## Document text
......

On September 26, 1960 Richard M. Nixon, the sitting Vice President, met Senator John F. Kennedy of Massachusetts in the first-ever televised debate between candidates for the U.S. presidency. By virtue of his superior presentation skills, Kennedy, the underdog, was able to reverse field by winning the debate and, ultimately, the election. The event was to change the face of politics forever.
Fast forward 50 years to last Thursday's first-ever televised debate among candidates for the Prime Minister of Britain. Gordon Brown, the sitting Prime Minister and the head of the Labour Party, who had been locked in a too-close-to-call race with the Conservative Party's David Cameron, met in a three-man debate with underdog Nick Clegg, the candidate of the perennial also-ran third party, the Liberal Democrats.

......

## Extracted data
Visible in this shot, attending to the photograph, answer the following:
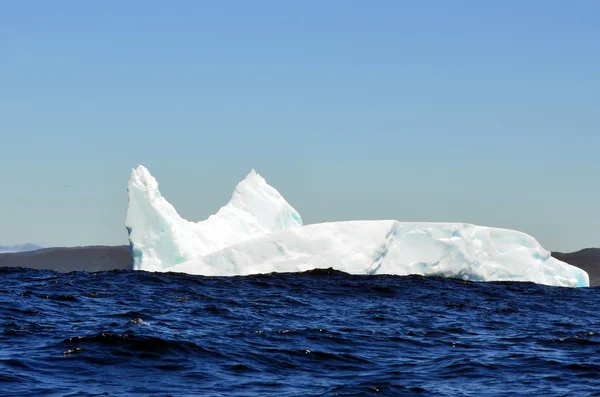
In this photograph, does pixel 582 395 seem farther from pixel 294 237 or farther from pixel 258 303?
pixel 294 237

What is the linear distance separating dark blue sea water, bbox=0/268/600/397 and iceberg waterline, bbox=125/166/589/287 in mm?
3039

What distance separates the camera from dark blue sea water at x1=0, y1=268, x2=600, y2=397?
1065 cm

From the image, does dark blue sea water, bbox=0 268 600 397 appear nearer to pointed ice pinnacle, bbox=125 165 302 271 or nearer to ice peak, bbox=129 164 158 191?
pointed ice pinnacle, bbox=125 165 302 271

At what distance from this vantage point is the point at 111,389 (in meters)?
10.0

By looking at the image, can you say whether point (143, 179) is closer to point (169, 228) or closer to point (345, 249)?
point (169, 228)

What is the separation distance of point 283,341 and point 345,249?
12.9m

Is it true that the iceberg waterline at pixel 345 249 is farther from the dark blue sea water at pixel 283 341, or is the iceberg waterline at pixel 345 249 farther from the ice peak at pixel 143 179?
the dark blue sea water at pixel 283 341

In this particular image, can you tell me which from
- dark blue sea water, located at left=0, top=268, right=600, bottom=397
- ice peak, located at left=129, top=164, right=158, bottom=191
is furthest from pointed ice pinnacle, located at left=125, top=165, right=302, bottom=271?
dark blue sea water, located at left=0, top=268, right=600, bottom=397

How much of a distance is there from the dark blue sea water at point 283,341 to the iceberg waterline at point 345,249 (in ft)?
9.97

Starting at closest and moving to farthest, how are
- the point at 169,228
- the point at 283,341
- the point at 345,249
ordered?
the point at 283,341
the point at 345,249
the point at 169,228

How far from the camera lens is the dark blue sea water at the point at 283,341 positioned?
10.6m

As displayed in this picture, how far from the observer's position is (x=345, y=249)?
26.7 m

......

## Required actions
1/ List every person named in the text on televised debates.
2/ Please write out the text on televised debates from "Fast forward 50" up to and including "the Liberal Democrats.".

## Per-task answers
1/
Richard M. Nixon
John F. Kennedy
Gordon Brown
David Cameron
Nick Clegg

2/
Fast forward 50 years to last Thursday's first-ever televised debate among candidates for the Prime Minister of Britain. Gordon Brown, the sitting Prime Minister and the head of the Labour Party, who had been locked in a too-close-to-call race with the Conservative Party's David Cameron, met in a three-man debate with underdog Nick Clegg, the candidate of the perennial also-ran third party, the Liberal Democrats.